Challenge 1
Repeat verbatim the lines of the listing that lie between the line containing "Looking at the picture, is" and the line containing "1369 inches", inclusive.

# Start of Text extract

Moving Average with Low Pass Filter

huriel.reichel · 8 July 2022 11:18

How to calculate a moving average of a satellite time-series ?

The idea here is to compute a moving average already on the cloud (not locally) for S5P data.
Specific request/idea/comment: I thought about using apply_dimension() with filter_temporal() as below:

moving_average ← function(data, context) {
return(p$filter_temporal(data = data, dimension = “t”))
}

datacube = p$apply_dimension(process = moving_average,
data = datacube, dimension = “t”
)

the function “moving_average” is not working for apply dimension. Do you have any ideas on how to implement this (this or any
other way)?
The image from Edzer’s book is the main reference for that and it should help find a solution…

Thank you in advance

jeroen.dries · 8 July 2022 14:11

In theory, but probably not yet supported, the ‘apply_neighourhood’ process allows you to apply a function, like mean, to a spatiotemporal window that you can specify.
What time window would you like to apply it to?

https://processes.openeo.org/#apply_neighborhood

michele.claus · 8 July 2022 14:18

I also faced this issue some time ago, but didn’t come up with a solution! apply_kernel: apply along temporal dimension? · Issue #324 · Open-EO/openeo-processes · GitHub

huriel.reichel · 8 July 2022 14:20

Actually I’m develoing an RShiny application that calls openEO processes. The time window would be user defined, but in general monthly / 3 months, something like that.

huriel.reichel · 18 July 2022 13:01

I gave a look with Matthias at the apply_neighborhood, but the problem is that it expects a two dimensional datacube, so this would not work for time (moving average).

I tried here passing a reduce_dimension process, but I’m not sure what’s the proposal for one dimension.

process1 = function(data, context = NULL) {
reduce1 = p$reduce_dimension(data = data, dimension = “t”, reducer = mean)
reduce1
}
datacube = p$apply_neighborhood(data = datacube, size = list(list(
“dimension” = “t”, “value” = “P30D”)), process = process1)

How feasible would it be to implement this? It would be great to have it, as this is the last step I require to finish UC5 for S5P data…

m.mohr · 18 July 2022 13:06

I’m not sure how this should look like with apply_neighborhood. If you pass only t as dimension then you’d work on a 1D data cube in the callback, but which process to use then? apply_dimension on t with a mean? This is somewhat weird…

process2 = function(data, context = NULL) {
  m = p$mean(data)
  return(p$array_create(data = [m]))
}
process1 = function(data, context = NULL) {
  return(p$apply_dimension(data = data, dimension = “t”, reducer = process2))
}
datacube = p$apply_neighborhood(data = datacube, size = list(list(“dimension” = “t”, “value” = “P30D”)), process = process1)

# End of Text extract
# Start of Input rows

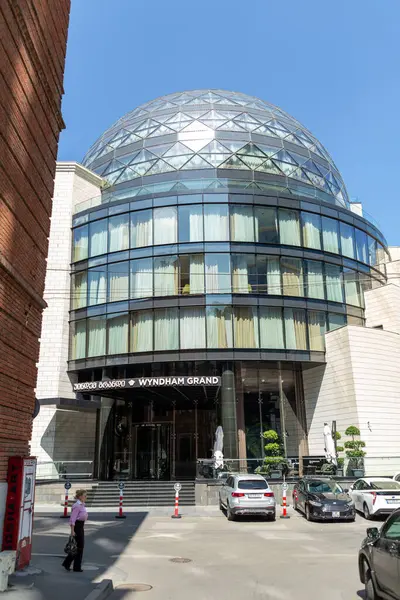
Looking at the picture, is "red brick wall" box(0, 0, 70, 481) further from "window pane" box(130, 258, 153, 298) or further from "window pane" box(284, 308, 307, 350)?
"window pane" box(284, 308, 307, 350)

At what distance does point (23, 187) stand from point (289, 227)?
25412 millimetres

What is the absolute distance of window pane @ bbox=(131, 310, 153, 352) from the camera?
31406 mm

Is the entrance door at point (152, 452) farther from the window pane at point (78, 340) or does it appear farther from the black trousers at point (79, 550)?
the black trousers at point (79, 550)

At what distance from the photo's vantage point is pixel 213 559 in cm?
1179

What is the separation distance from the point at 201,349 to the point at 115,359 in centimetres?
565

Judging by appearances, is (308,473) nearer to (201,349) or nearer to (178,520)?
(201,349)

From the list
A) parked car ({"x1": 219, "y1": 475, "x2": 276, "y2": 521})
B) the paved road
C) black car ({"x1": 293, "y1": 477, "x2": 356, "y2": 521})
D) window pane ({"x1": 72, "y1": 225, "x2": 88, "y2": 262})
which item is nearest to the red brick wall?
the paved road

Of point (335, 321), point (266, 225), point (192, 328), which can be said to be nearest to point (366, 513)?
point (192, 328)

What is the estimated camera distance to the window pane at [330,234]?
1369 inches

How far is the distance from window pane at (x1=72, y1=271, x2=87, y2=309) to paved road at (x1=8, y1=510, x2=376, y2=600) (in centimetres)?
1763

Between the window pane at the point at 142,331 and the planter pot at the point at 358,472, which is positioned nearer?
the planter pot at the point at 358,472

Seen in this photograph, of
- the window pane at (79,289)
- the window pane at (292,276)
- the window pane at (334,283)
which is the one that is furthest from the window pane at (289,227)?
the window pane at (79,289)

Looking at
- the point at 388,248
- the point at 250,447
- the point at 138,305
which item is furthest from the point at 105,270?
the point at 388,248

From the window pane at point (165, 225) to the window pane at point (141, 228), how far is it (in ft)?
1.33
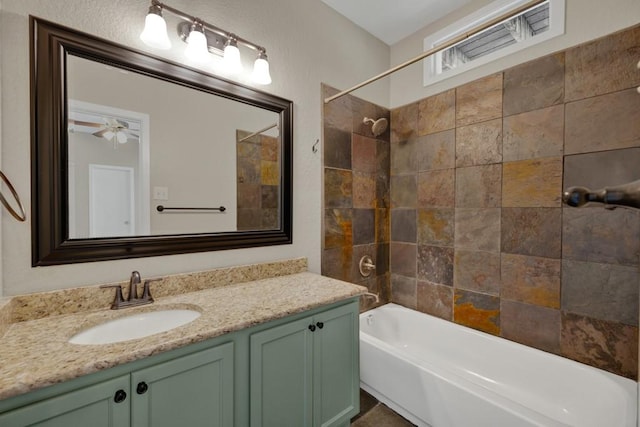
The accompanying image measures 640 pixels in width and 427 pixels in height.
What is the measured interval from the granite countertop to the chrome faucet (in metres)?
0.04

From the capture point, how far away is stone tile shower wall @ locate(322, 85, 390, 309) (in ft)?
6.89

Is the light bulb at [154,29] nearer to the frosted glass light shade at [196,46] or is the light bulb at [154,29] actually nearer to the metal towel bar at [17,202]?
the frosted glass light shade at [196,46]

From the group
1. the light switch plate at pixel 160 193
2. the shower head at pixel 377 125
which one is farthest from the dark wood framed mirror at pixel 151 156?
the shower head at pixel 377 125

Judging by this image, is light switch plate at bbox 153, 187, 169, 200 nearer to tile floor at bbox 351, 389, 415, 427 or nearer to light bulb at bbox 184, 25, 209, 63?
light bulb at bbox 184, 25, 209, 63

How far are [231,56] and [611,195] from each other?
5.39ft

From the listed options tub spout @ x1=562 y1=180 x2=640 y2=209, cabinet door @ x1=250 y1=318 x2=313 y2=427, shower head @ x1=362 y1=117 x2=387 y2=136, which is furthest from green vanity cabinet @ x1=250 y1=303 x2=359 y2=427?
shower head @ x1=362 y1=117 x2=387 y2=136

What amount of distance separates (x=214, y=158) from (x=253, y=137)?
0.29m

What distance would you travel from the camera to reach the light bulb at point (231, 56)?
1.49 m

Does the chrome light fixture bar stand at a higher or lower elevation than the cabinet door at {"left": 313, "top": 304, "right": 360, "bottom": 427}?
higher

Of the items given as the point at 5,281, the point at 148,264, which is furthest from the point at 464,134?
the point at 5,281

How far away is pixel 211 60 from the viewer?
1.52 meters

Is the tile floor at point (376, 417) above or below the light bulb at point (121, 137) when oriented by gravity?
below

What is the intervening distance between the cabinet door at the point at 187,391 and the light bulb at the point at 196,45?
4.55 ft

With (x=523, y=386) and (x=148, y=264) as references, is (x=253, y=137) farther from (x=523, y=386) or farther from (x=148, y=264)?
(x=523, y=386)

# End of Input rows
# Start of Input rows

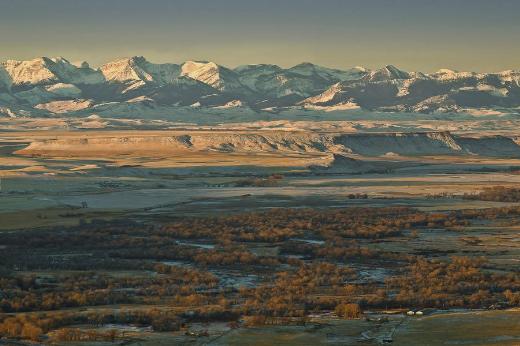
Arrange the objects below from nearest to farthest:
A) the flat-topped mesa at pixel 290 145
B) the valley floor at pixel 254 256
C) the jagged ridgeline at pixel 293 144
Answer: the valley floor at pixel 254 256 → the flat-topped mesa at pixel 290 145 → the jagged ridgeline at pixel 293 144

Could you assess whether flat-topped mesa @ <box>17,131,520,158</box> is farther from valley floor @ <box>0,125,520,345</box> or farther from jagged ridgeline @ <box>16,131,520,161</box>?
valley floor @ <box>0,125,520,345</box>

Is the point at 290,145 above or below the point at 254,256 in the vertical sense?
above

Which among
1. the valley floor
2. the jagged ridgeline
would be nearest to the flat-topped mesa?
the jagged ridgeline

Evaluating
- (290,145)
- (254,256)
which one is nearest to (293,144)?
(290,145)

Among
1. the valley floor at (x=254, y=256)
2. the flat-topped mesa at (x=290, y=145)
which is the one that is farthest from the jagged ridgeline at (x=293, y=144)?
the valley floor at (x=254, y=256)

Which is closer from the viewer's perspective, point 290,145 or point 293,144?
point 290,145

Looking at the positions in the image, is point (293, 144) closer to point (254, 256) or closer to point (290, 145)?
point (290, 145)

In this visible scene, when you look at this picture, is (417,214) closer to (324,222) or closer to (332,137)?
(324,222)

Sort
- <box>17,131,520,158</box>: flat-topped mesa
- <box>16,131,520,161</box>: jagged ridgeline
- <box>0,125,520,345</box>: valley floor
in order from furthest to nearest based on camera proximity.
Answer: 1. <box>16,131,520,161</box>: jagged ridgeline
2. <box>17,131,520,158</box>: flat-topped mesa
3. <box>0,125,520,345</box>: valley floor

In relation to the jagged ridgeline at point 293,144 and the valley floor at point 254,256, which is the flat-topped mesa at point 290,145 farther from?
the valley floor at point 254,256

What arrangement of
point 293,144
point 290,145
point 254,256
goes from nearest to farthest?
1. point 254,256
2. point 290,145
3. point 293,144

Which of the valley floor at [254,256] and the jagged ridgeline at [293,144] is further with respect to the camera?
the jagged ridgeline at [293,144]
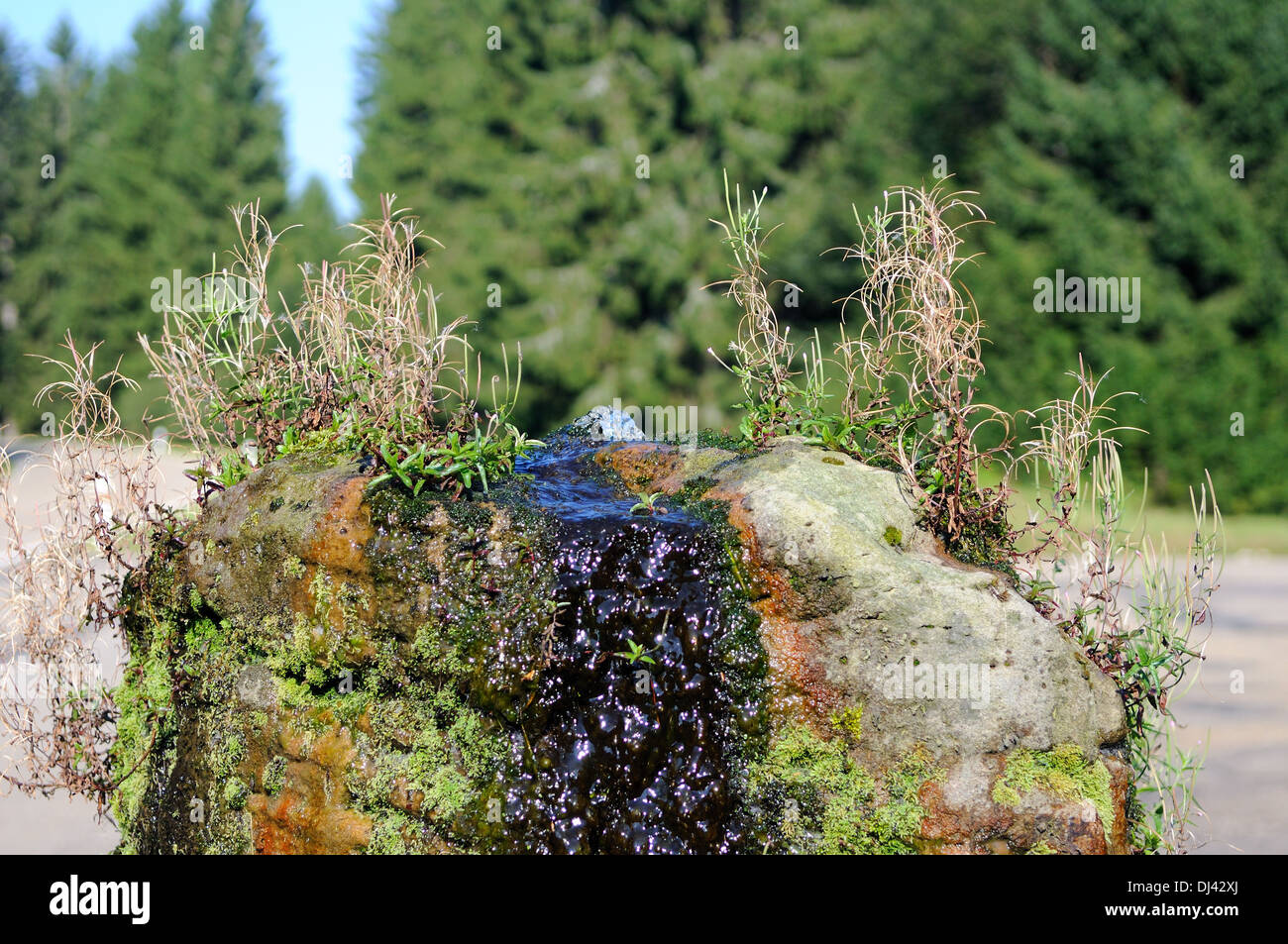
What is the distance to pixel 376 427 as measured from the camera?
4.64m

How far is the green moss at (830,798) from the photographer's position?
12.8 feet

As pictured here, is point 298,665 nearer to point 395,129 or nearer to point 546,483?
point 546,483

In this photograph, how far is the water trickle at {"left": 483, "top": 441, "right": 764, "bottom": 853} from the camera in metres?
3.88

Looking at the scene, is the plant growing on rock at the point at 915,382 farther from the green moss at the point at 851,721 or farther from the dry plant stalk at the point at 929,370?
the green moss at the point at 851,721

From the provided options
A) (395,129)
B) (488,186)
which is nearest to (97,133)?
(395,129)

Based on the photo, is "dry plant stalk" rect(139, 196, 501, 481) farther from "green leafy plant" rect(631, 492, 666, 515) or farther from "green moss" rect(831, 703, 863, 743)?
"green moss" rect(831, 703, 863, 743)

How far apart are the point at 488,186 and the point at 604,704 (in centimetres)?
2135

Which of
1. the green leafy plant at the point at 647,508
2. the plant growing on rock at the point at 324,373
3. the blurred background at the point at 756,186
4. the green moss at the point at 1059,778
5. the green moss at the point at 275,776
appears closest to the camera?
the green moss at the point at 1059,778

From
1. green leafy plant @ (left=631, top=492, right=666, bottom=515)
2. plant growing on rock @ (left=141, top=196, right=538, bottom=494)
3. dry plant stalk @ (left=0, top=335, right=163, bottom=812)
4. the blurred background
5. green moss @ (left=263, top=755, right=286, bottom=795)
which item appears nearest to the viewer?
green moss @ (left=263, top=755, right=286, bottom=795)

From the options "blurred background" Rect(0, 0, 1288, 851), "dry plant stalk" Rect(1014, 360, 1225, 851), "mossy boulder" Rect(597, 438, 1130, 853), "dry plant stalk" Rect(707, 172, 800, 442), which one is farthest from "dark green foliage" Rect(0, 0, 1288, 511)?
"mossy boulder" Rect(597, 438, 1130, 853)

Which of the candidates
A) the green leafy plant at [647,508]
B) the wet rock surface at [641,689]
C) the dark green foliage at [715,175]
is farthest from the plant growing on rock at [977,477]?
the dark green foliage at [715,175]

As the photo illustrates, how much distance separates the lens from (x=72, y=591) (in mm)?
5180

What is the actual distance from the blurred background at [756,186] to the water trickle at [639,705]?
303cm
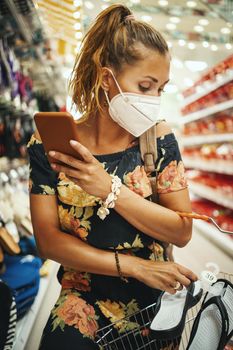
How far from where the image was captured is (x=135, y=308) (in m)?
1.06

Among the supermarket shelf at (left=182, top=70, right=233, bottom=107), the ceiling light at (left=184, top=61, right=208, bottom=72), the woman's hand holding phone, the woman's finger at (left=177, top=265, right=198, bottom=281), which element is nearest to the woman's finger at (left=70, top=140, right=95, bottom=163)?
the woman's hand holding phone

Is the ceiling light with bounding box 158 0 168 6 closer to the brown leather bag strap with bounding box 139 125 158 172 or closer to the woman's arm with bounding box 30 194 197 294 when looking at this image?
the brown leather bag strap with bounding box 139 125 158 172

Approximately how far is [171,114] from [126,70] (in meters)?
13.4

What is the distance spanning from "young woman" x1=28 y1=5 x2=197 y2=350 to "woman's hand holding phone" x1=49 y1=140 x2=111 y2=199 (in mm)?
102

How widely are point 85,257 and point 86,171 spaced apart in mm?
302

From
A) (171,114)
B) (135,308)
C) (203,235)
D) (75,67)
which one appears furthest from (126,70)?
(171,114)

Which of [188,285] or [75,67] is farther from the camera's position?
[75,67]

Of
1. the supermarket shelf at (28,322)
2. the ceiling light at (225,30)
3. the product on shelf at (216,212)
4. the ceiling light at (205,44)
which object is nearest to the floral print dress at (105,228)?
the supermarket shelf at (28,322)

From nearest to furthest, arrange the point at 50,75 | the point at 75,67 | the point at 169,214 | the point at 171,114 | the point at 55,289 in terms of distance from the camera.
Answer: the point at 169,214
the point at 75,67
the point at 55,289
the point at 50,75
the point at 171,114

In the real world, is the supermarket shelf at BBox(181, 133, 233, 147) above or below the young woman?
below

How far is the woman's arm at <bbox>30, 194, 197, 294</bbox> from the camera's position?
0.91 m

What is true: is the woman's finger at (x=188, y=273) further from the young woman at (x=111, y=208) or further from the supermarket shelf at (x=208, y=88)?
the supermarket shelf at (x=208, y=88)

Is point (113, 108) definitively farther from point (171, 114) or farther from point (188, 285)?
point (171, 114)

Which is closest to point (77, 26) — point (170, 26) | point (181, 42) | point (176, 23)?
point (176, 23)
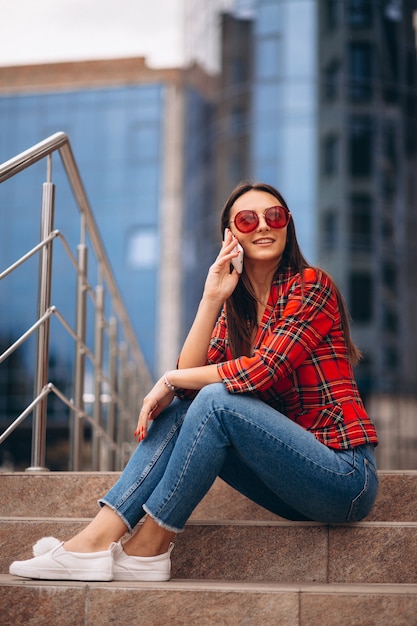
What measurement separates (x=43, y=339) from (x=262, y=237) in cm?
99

# End of Input rows

Challenge 2
Copy word for word the portion of the forum thread on computing a moving average between "michele.claus · 8" and "for one dimension.", inclusive.

Final answer 1
Looking at the picture, is "red brick wall" box(0, 0, 70, 481) further from "window pane" box(130, 258, 153, 298) or further from "window pane" box(284, 308, 307, 350)?
"window pane" box(284, 308, 307, 350)

At what distance does point (23, 187) stand from point (289, 227)?
25412 millimetres

What is the absolute distance of window pane @ bbox=(131, 310, 153, 352) from the camera?
31406 mm

Is the entrance door at point (152, 452) farther from the window pane at point (78, 340) or does it appear farther from the black trousers at point (79, 550)?
the black trousers at point (79, 550)

At what distance from the photo's vantage point is pixel 213 559 in cm?
1179

What is the separation distance from the point at 201,349 to the point at 115,359 in centimetres?
565

Judging by appearances, is (308,473) nearer to (201,349) or nearer to (178,520)?
(201,349)

From the list
A) parked car ({"x1": 219, "y1": 475, "x2": 276, "y2": 521})
B) the paved road
C) black car ({"x1": 293, "y1": 477, "x2": 356, "y2": 521})
D) window pane ({"x1": 72, "y1": 225, "x2": 88, "y2": 262})
which item is nearest to the red brick wall?
the paved road

Of point (335, 321), point (266, 225), point (192, 328), which can be said to be nearest to point (366, 513)?
point (192, 328)

What is the estimated camera distance to the window pane at [330,234]?
1369 inches

Final answer 2
michele.claus · 8 July 2022 14:18

I also faced this issue some time ago, but didn’t come up with a solution! apply_kernel: apply along temporal dimension? · Issue #324 · Open-EO/openeo-processes · GitHub

huriel.reichel · 8 July 2022 14:20

Actually I’m develoing an RShiny application that calls openEO processes. The time window would be user defined, but in general monthly / 3 months, something like that.

huriel.reichel · 18 July 2022 13:01

I gave a look with Matthias at the apply_neighborhood, but the problem is that it expects a two dimensional datacube, so this would not work for time (moving average).

I tried here passing a reduce_dimension process, but I’m not sure what’s the proposal for one dimension.